(AFP) – Feb 15, 2008
BARCELONA, Spain (AFP) — Champagne produced in southern England? Bordeaux in the Loire Valley?
Climate change is threatening to redraw the world's wine-producing map, and the effects are already being seen in earlier harvests and coarser wines, experts told an international conference Friday.
"The consequences of global warming are already being felt. Harvests are already coming 10 days earlier than before in almost all wine-growing regions," said Bernard Seguin, the head of climate studies at France's INRA agricultural research institute.
He was speaking at the opening of the Second International Congress on Wine and Climate Change.
More than 350 experts from 36 countries, including France, Spain, the United States, New Zealand and Australia, are taking part in the two-day conference in Barcelona.
It concludes Saturday with an address by former US vice president and climate campaigner Al Gore.
"Wine and wine-producing will change in a way that will depend on how we confront" global warming, said Seguin.
"If the temperature rises two or three degrees (centigrade), we could manage to see Bordeaux remain as Bordeaux, Rioja as Rioja, Burgundy as Burgundy. But if it goes up five or six degrees, we must face up to huge problems, and the changes will be hard," he said.
Grapes are damaged if they ripen too quickly, due to higher temperatures and a lack of rain.
"When a grape matures more quickly, you get higher concentrations of sugar, lower acidity and a higher PH level," said Fernando Zamora of the oenology faculty at the University of Tarragona in Spain.
The result is coarser wine, with a higher alcohol level and lower acidity which can destroy the delicate flavour of good quality wines, he said.

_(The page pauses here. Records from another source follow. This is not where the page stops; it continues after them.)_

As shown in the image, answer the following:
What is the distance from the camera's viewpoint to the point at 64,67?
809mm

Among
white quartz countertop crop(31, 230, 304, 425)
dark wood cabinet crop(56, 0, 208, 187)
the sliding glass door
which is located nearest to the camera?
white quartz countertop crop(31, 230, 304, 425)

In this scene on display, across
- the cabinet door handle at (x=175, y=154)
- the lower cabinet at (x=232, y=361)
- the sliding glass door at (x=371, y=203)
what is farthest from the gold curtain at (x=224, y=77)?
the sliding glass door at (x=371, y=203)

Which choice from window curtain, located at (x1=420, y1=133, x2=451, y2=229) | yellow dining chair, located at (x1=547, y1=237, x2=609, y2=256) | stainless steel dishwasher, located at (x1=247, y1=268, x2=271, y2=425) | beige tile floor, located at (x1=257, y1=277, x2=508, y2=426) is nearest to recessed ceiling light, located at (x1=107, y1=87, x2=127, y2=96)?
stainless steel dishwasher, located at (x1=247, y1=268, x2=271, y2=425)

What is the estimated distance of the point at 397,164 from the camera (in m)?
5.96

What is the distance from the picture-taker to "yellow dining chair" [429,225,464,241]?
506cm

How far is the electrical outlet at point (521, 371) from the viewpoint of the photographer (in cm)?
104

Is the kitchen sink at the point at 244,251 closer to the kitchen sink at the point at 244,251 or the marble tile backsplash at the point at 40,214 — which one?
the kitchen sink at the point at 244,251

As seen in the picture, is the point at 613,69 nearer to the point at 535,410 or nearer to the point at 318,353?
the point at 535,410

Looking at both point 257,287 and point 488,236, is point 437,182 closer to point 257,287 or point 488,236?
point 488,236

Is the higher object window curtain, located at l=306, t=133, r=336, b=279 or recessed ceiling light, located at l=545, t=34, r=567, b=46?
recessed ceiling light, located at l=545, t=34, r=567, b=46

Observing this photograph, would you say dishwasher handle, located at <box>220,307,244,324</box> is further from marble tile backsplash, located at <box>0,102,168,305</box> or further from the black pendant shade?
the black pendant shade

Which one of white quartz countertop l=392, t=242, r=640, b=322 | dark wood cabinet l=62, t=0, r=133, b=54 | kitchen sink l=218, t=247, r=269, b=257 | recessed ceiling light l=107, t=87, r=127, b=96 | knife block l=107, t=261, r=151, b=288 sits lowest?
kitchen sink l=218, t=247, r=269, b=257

It would also lead to higher prices in countries which tax wine according to its alcohol level.
"The types of wines will change in almost all regions," said Vicente Sotes, a professor at the Polytechnic University.
And some regions which still produce good wine would no longer benefit from the ideal climatic conditions that are responsible for their world renown.
"The French will have problems," especially in the Bordeaux region, said Pancho Campos, the president of the Wine Academy of Spain, who organised the Barcelona conference.
"There are (French) Champagne producers who have bought land in Sussex and Kent," in southern England, he told the newspaper El Periodico.
German producers on the banks of the Rhine will be the least at risk, he said.
The French "Grand Crus" could be further threatened by the "New World" wines of Australia, California, Chile, Argentina, South Africa and New Zealand, who would have the best climatic conditions.
"The countries in the southern hemisphere are next to a greater mass of water, and it is sea currents which maintain the temperature at its level," said Campos.
Friday evening, experts are to deliver their verdicts on wines affected by climate change at a tasting session.